Model training needs burst GPU provisioning at a scale that breaks traditional IaC assumptions. Inference serving requires rapid scaling with traffic patterns that differ fundamentally from web services. Experiment tracking and model versioning add new dimensions to deployment management. And the failure modes — model degradation, distribution shift, silent accuracy regression — aren't caught by traditional application metrics.

The good news: everything discussed above is the foundation for AI-native infrastructure. If your organization has mature IaC, CI/CD with health-gated progressive delivery, and SLO discipline — you're far better positioned to extend those practices to AI workloads than an organization starting from scratch.

The bad news: many organizations are trying to build AI-native capabilities on top of immature DevOps foundations. You can't reliably run LLM inference at scale if you don't have basic SLOs. You can't safely promote model updates if your deployment pipeline lacks automated rollback. The problems compound.

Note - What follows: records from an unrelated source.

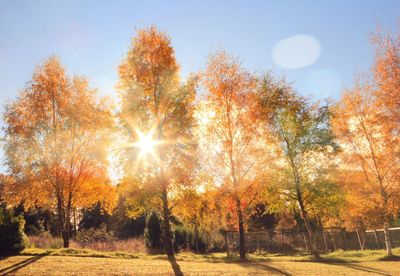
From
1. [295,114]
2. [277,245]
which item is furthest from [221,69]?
[277,245]

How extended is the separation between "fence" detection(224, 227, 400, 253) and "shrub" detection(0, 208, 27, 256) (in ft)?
59.5

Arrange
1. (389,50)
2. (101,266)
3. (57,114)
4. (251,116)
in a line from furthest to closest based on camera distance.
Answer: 1. (57,114)
2. (251,116)
3. (389,50)
4. (101,266)

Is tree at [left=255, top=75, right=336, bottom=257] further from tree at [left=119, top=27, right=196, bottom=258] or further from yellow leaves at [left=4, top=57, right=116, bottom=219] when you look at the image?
yellow leaves at [left=4, top=57, right=116, bottom=219]

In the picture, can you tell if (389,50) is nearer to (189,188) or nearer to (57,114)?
(189,188)

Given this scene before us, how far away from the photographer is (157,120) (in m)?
14.9

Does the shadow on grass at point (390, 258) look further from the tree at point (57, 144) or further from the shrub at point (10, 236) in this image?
the shrub at point (10, 236)

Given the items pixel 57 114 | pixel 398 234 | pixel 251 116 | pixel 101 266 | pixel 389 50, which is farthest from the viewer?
pixel 398 234

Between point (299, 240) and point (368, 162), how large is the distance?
13933mm

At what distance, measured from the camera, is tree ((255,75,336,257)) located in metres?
19.5

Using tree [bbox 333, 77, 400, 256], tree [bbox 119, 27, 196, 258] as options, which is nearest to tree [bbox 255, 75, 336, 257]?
tree [bbox 333, 77, 400, 256]

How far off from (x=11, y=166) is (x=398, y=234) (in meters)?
35.4

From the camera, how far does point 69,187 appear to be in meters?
19.0

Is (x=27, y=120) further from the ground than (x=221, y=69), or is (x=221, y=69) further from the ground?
(x=221, y=69)

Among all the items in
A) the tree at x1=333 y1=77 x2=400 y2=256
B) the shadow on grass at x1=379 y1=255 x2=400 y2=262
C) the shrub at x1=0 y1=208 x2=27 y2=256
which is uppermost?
the tree at x1=333 y1=77 x2=400 y2=256
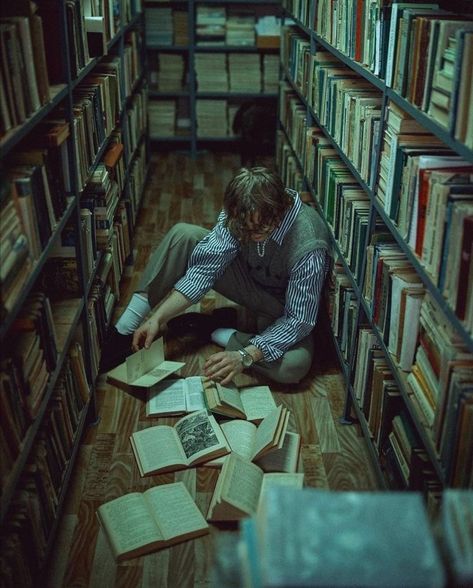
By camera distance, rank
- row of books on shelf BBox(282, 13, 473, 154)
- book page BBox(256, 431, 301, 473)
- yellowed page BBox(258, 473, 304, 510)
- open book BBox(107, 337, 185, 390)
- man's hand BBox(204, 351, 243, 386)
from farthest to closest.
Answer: open book BBox(107, 337, 185, 390)
man's hand BBox(204, 351, 243, 386)
book page BBox(256, 431, 301, 473)
yellowed page BBox(258, 473, 304, 510)
row of books on shelf BBox(282, 13, 473, 154)

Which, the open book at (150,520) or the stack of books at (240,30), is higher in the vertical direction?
the stack of books at (240,30)

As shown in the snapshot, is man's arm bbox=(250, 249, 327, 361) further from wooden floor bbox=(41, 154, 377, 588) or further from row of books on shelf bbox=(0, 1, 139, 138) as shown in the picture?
row of books on shelf bbox=(0, 1, 139, 138)

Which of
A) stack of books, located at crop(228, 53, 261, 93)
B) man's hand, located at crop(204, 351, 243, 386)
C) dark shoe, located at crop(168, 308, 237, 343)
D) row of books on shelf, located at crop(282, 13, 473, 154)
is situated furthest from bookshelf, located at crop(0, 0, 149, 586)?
stack of books, located at crop(228, 53, 261, 93)

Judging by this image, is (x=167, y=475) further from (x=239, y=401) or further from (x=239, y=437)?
(x=239, y=401)

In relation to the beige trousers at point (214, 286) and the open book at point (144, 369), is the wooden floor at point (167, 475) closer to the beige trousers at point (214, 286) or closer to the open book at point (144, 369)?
the open book at point (144, 369)

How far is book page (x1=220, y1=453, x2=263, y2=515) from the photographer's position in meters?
1.87

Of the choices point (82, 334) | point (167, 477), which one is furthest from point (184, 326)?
point (167, 477)

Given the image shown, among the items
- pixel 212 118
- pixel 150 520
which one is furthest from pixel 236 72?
pixel 150 520

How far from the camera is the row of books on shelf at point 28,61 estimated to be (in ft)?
4.60

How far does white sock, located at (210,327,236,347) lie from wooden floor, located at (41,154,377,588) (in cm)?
Result: 4

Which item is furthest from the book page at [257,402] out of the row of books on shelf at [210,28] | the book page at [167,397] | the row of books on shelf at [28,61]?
the row of books on shelf at [210,28]

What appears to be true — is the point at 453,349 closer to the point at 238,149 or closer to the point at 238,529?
the point at 238,529

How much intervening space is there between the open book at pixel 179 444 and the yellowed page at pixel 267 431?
0.40 feet

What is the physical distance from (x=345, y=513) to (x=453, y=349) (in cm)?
69
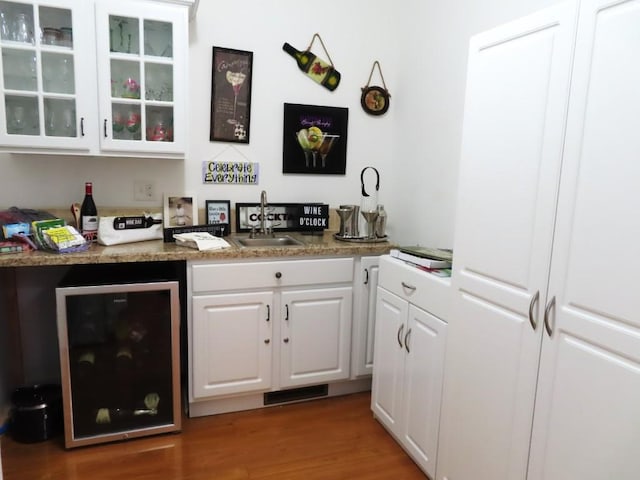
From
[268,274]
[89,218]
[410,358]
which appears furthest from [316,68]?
[410,358]

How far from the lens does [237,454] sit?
213 centimetres

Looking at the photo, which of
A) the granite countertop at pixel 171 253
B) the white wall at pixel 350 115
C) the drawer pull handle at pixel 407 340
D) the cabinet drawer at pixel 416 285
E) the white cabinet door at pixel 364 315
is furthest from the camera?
the white cabinet door at pixel 364 315

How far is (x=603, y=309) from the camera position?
119 cm

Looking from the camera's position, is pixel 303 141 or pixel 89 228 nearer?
pixel 89 228

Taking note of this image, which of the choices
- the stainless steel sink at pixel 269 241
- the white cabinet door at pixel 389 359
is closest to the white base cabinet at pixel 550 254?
the white cabinet door at pixel 389 359

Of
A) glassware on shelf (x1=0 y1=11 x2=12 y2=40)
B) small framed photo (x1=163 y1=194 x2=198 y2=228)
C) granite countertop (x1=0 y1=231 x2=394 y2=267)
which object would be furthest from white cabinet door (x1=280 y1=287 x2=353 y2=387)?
glassware on shelf (x1=0 y1=11 x2=12 y2=40)

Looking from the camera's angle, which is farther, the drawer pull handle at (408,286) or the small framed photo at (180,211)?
the small framed photo at (180,211)

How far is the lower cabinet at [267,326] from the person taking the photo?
2295 mm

The organizations that will do AI-native infrastructure well are the ones that treated DevOps as a serious discipline — not theater — before AI made everything more complex.


After 20 years, the part I've changed my mind about most is this: I used to think DevOps was primarily a technical problem. Better tools would lead to better outcomes. What I've learned is that the technical problems are the easy part. The hard part is getting engineers to own their services in production, building a culture where postmortems produce real change, and investing in platform capabilities that reduce friction for everyone.

Tools follow from culture. Culture doesn't follow from tools.

The teams I've seen do this best share one characteristic: they didn't wait for a "DevOps transformation" initiative to start. They just started building the habits — shared ownership, measurement, automation, blameless retrospectives — and the tools emerged from those habits as expressions of clear principles.

That's what DevOps is. Everything else is just technology.